Als er sein Medizinstudium begann, ging er zur Feuerwehr. Heute ist er Kardiologe und kümmert sich seit rund fünf Monaten um die „psychosoziale Notfallversorgung von Einsatzkräften“. Was das genau heißt? Tag und Nacht für Kameraden da sein. „Es ist gut, dass ein Feuerwehrmann heute nicht immer ein harter Kerl sein muss“, sagt er. Denn wenn sie bei schweren Unfällen helfen, belastet sie das meist auch psychisch: Sie sehen Schwerverletzte oder sogar Tote. Zum Beispiel im vergangenen Oktober, als ein dreijähriges Mädchen auf der B 471 aus dem Auto geschleudert wurde und erst eine Stunde später im Gröbenbach gefunden wurde. Jede Hilfe kam zu spät. „Es ist normal, wenn man danach mit dem Unfall zu kämpfen hat“, sagt William.
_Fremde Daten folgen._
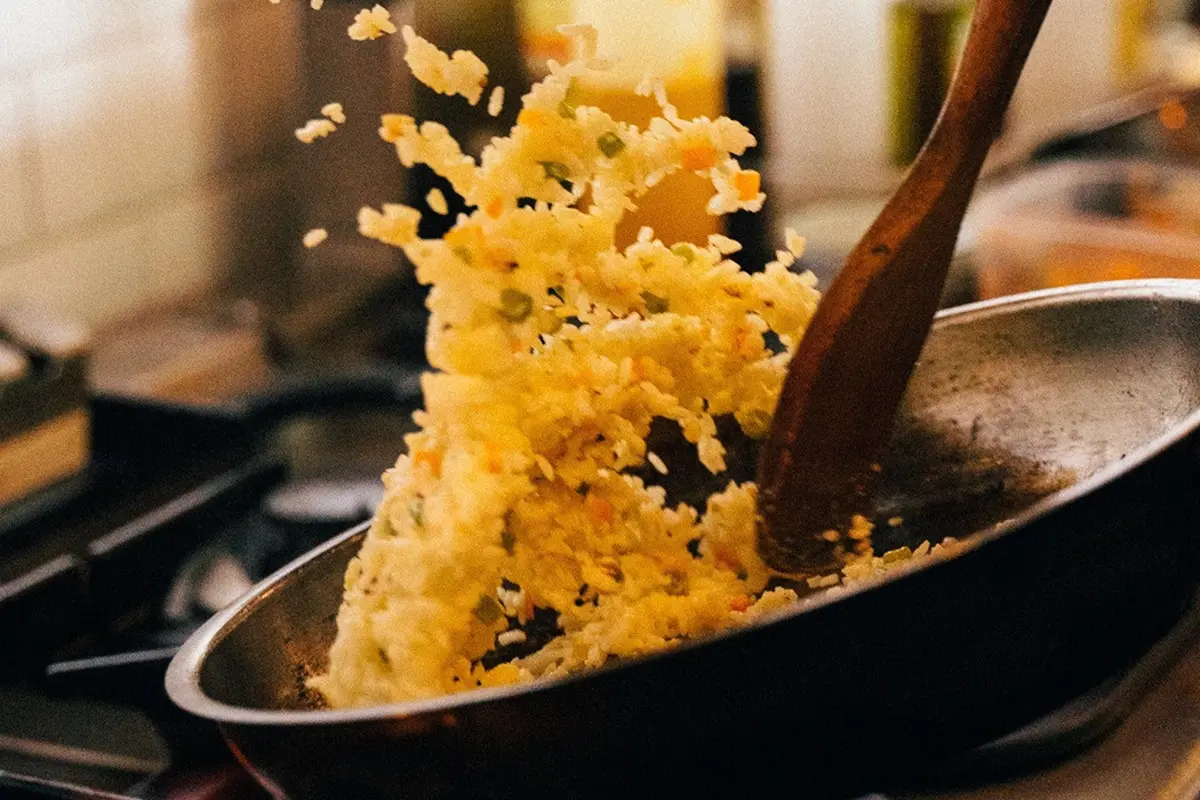 memasak nasi goreng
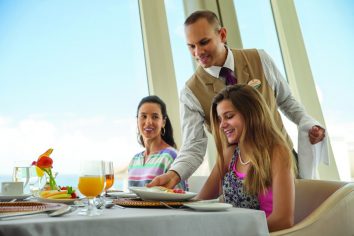 Royal Carribean mum daughter breakfast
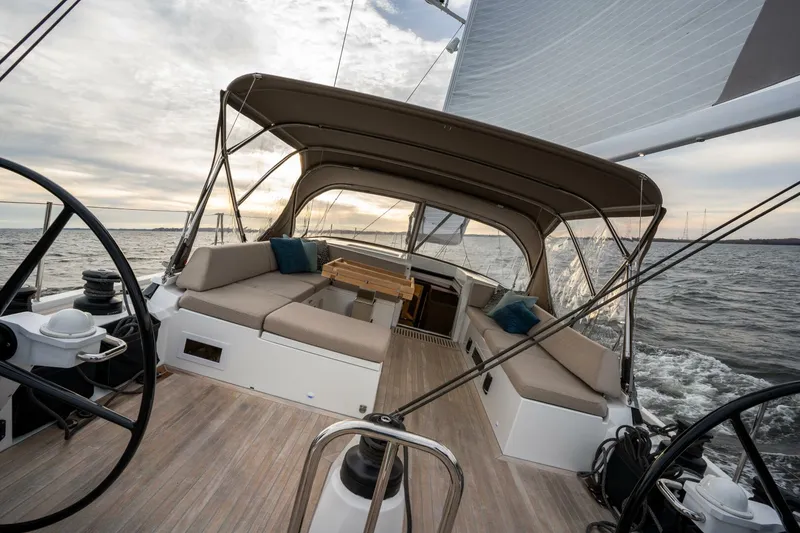 Slide: The Image of CNB 66 2021 - 4093800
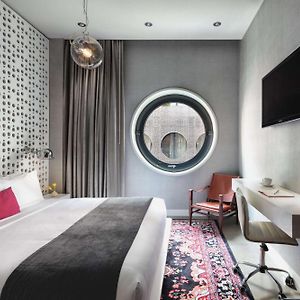 Kamer met een King Size Bed
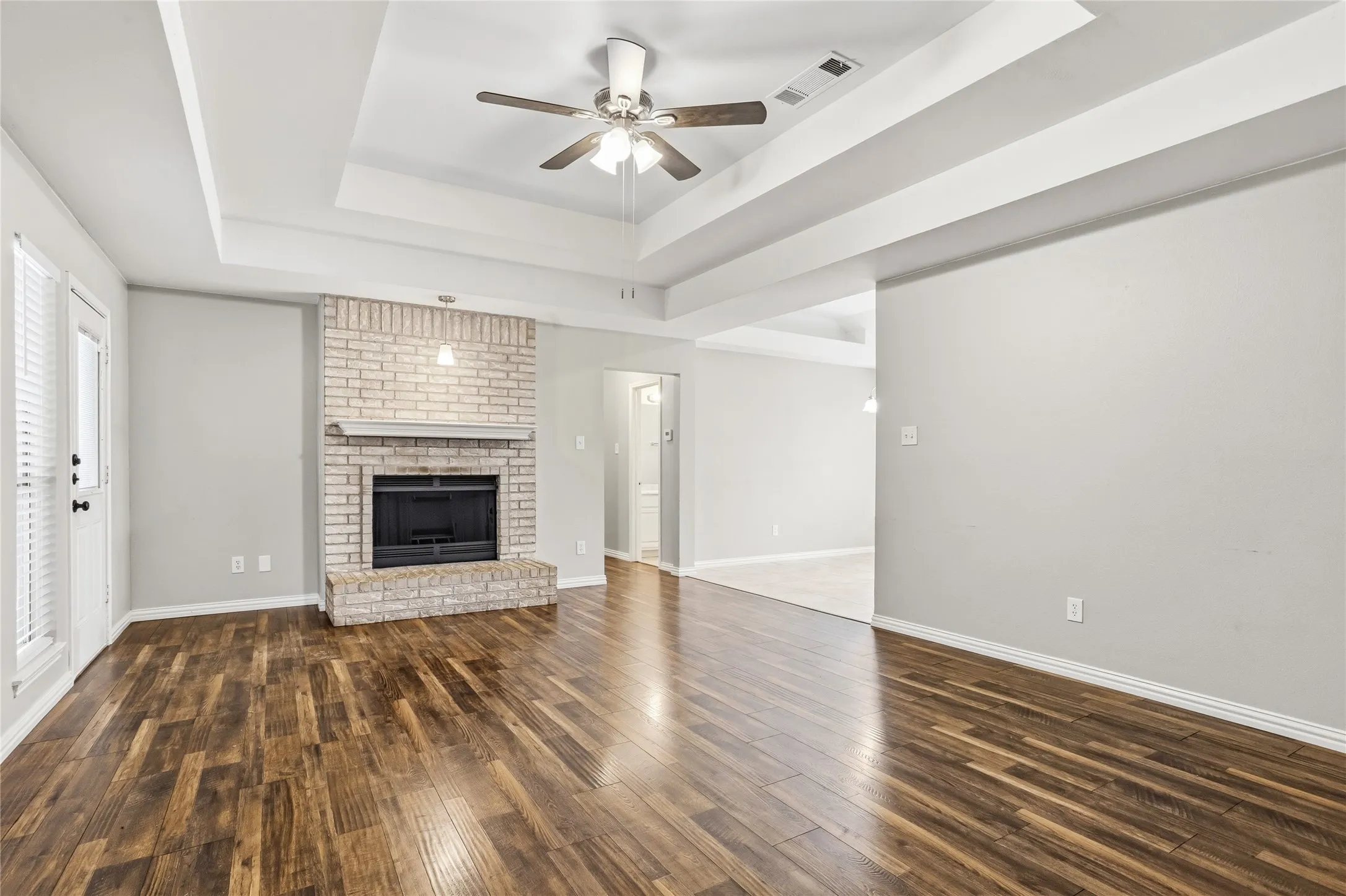 Single Family Residence For Sale in Tarrant County , 6308 S Chesterfield Drive, Fort Worth, Texas 76179, 3 Bedroom, 2 Bathroom, 2 Garage spaces, 1,522 Sqft, built in 1987, mls#21323141, Real Estate Agent in Fort Worth, Homes For Sale in Tarrant county, Homes For Sale in Fort Worth, Realtor in Fort Worth Texas, Real Estate Brokerage Independent Realty Texas, Luminita Cordes Realtor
Nach so einem Einsatz setzen sich die Feuerwehrler bei einer „Einsatzhalben“ zusammen. Bei einem Bier besprechen sie nochmals, was sie erlebt haben und warum der Einsatz so verlaufen ist, so William. Mit der Einsatzhalben schließen die meisten von ihnen den Unfall ab.

Aber manchmal geht das nicht: Dann bleiben Gerüche und Geräusche vom Einsatz, der schwere Unfall beschäftigt den Feuerwehrhelfer auch im Alltag, er nimmt zum Beispiel einen anderen Weg zur Arbeit, um nicht am Unfallort vorbeizukommen. Er kann nicht mehr abschalten, hat schlaflose Nächte. Deshalb erklärt William bei Schulungen, welche Einsätze besonders belastend sein können und wie jemand feststellt, dass man den Einsatz nicht alleine verarbeiten kann.

Wer nicht alleine mit einem traumatisierenden Einsatz fertig wird, dem helfen Frederic William und weitere fünf Krisen-Betreuer im Landkreis. William bietet Gespräche an, um Einsatzkräfte vor einem Trauma zu bewahren. Seine Strategie: den Einsatz nachbesprechen und normalisieren: „Ich mache ihnen klar: Ich bin normal, du bist normal. Nur die Situation, zum Beispiel eine Schwerverletzte aus einem brennenden Haus zu holen, ist nicht normal.“

William tritt in die Fußstapfen von Diakon Albert Wenning, der die Seelsorge für Einsatzkräfte vor rund 22 Jahren ins Leben rief. „Ein riesiges Problem bei der Freiwilligen Feuerwehr ist, dass es oft auch Bekannte, Verwandte oder Freunde sind, die bei einem Unfall verletzt werden oder sterben“, sagt William. Denn die Ortsfeuerwehr rückt immer in der eigenen Gemeinde aus, die Wahrscheinlichkeit ist groß, dass jemand aus dem eigenen Umfeld verletzt ist.

„Besonders schlimm ist es, wenn Kameraden oder Kinder zu Schaden kommen“, sagt er. In diesen Extremfällen kann die Einsatzleitung William zum Unfallort rufen, wie in Pasenbach. Dort redete er mit den Kameraden und bot ihnen an, den Einsatz in der Gruppe oder im Einzelgespräch nachzubesprechen und gab ihnen seine Telefonnummer. Er ermutigte die Feuerwehrler, auch aufeinander zu schauen. Doch die Einsatzkräfte machten es nach dem Unfall in Pasenbach bei einer Einsatzhalben selbst mit sich aus.

Seit rund fünf Monaten ist William bereits Feuerwehrseelsorger – und manchmal nimmt es ihn auch selbst mit, was er von den Einsatzkräften zu hören bekommt. „Es wäre schlimm, wenn ich es einfach so abschütteln würde, wenn etwas Schlimmes passiert“, sagt er. Mitleiden ist eben menschlich – und auch Feuerwehrler sind nur Menschen.